BABY DRIVER
Voilà l’heure du grand ride rock-cinétique
qui ne tiendrait debout que par sa vista, son enchaînement ininterrompu de morceaux de bravoure et sa manière de faire monter en sauce sa collection de vignettes FM. Voilà donc Baby Driver. L’ami Edgar Wright, la quantaine désormais passée, décide de faire décoller le second étage de sa fusée avec le ciné-cosmos droit en ligne de mire. Le charme fou de ses précédents films reposait essentiellement sur des personnages joliment crayonnés (des autistes mimis incapables d’accomplir ce que le monde attendait d’eux) et une façon stupéfiante de capter l’air du temps (virtuosité clippesque, références tordantes, fibre socio impec’). C’est l’heure du virage négocié au frein à main : Baby Driver vient réfuter en bloc ces deux pôleslà, comme si désormais ce genre de talent miniature ne pouvait plus lui suffire, comme si le surmoi arty, trop longtemps camouflé derrière le vernis accrocheur de ses films, devait aujourd’hui nous sauter à la tronche.
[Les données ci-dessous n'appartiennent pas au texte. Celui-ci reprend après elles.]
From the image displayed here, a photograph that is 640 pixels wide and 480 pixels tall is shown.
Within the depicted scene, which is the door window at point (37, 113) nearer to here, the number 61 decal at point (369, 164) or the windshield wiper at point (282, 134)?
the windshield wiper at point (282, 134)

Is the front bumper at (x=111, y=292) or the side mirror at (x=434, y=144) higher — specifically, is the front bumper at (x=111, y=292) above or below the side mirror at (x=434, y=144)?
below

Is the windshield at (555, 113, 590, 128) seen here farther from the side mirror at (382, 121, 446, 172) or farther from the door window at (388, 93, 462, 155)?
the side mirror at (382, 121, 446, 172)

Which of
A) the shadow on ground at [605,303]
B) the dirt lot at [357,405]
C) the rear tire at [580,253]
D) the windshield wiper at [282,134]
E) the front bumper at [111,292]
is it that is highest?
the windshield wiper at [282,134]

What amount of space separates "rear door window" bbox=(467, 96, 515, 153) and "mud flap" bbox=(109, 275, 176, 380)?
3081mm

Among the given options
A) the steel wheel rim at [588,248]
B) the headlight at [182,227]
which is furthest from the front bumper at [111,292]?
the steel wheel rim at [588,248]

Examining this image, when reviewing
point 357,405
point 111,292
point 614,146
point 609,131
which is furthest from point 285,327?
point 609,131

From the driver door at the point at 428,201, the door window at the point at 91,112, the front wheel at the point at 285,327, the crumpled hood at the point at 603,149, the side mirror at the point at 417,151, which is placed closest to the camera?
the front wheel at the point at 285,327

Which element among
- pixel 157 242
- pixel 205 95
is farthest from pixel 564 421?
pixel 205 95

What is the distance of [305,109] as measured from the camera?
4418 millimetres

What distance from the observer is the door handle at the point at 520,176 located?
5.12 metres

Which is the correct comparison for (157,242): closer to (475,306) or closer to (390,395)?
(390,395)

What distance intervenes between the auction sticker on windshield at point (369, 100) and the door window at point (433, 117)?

C’est donc un objet abstrait, papalement sérieux et peuplé d’archétypes décharnés (le rider mutique, la princesse blondinette, le méchant increvable) qui sont autant d’outils mis à disposition d’un grand élan démiurgique. Un actioner-musical, c’est l’idée. Une prouesse conceptuelle qui n’autorise ni l’approximation ni les notes dissonantes, c’est l’ambition – jamais tenue. Un truc qui met surtout en exergue l’incapacité saisissante de Wright à transformer ses anciens gimmicks speedés en véritables idées de cinéma, à relier entre elles ses visions pour les transformer en partition. Les casses se multiplient, Baby fait crisser fort les pneus de sa bagnole et si possible en synchro avec les tubes qui défilent sur son iPod ; la petite mélodie du film, elle, reste totalement introuvable. Ne reste que le souvenir d’une vague rythmique assommante.